ギリシャという国名を聞いたとき、多くの人の脳裏に浮かぶのは、どこまでも続くような青空と海、その青に映える白い家々、そしてエーゲ海に点在する島々の鮮烈な色彩ではないでしょうか?
旅行会社のポスターやSNSを彩る、あの光に満ちた青と白の世界です。
しかし、視線を沿岸部からそっと本土や山岳地帯の奥深くへ移すと、そこには僕たちが知る姿とはまるで異なる、もうひとつのギリシャが息づいています。
- 大地の色をそのまま焼き付けたような赤茶色の瓦
- 幾重にも積まれた灰色の石屋根
- 険しい山の斜面に沈み込むように身を寄せる、重厚な石造りの家々
サントリーニ島をはじめとしたキクラデス諸島の街並みが、海のまばゆい光を受け止めるために形づくられてきたものだとすれば、内陸の村々は、雨や雪、山の寒さと向き合う中で生まれてきた姿なのかもしれません。

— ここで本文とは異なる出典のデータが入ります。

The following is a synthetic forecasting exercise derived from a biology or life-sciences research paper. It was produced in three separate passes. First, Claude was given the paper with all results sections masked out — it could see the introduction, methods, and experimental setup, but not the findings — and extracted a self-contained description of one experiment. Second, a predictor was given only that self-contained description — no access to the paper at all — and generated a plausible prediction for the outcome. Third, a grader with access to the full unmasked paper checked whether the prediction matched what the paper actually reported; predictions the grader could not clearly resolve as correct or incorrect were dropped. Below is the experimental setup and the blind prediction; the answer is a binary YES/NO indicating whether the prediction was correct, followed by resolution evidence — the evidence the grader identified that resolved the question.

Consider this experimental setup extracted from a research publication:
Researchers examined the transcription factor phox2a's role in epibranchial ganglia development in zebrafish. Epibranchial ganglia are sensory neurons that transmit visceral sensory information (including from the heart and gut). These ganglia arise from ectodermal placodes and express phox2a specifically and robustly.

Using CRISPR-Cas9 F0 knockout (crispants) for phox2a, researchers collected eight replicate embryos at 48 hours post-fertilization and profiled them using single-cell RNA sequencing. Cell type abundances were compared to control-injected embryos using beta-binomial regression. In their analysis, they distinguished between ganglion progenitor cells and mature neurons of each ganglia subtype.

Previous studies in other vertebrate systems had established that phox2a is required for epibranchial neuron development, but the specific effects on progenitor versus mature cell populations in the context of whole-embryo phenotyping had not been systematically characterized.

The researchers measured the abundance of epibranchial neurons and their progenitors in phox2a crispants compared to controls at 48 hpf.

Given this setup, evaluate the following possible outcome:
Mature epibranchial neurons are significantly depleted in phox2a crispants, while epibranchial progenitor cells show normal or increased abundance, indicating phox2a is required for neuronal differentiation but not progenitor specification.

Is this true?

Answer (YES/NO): YES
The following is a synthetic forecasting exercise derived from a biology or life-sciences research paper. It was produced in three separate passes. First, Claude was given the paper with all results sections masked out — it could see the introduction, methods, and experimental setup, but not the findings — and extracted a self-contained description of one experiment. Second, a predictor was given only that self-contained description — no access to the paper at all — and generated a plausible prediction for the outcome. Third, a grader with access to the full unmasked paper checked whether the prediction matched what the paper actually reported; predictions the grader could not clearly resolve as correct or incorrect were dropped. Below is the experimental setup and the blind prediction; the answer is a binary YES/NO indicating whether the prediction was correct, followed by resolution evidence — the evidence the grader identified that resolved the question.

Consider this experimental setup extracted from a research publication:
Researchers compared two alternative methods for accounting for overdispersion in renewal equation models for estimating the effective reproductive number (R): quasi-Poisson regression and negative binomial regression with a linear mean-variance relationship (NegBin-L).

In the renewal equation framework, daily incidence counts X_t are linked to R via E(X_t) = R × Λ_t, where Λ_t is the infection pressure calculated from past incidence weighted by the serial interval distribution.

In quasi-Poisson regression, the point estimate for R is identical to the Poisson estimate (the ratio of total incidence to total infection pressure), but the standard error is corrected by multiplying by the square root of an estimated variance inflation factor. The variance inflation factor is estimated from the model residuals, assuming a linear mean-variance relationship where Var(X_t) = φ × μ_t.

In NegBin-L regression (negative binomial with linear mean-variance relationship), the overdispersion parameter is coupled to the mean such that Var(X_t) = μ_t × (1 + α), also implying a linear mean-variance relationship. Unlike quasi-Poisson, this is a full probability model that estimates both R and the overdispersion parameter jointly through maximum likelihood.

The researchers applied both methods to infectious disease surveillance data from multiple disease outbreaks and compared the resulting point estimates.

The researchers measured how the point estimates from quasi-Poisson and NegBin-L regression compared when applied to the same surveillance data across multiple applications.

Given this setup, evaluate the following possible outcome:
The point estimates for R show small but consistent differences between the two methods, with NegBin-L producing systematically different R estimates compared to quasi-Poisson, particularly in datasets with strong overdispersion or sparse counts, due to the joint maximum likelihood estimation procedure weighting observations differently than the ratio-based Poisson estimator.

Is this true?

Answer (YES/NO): NO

では、なぜ海沿いの島々では青と白が印象に残り、内陸部では石造りの家や赤い屋根が目立つのでしょうか?
この記事では、ギリシャ内陸部の街並みを気候、建築材料、地形、そして周辺地域とのつながりから考えていきます!
ギリシャに「青と白」のイメージが強い理由は、こちらの記事で詳しく解説しています!
なぜギリシャ内陸部には、赤い屋根や石造りの家が多いのか?

冬には雪が積もる
ギリシャ内陸部、特に北西部の山岳地帯の街並みを考えるとき、まず大事なのは気候です。
ギリシャといえば、空気の乾いた夏、焼けつくような日差し、そして輝く青い海を思い浮かべる人が多いかもしれません。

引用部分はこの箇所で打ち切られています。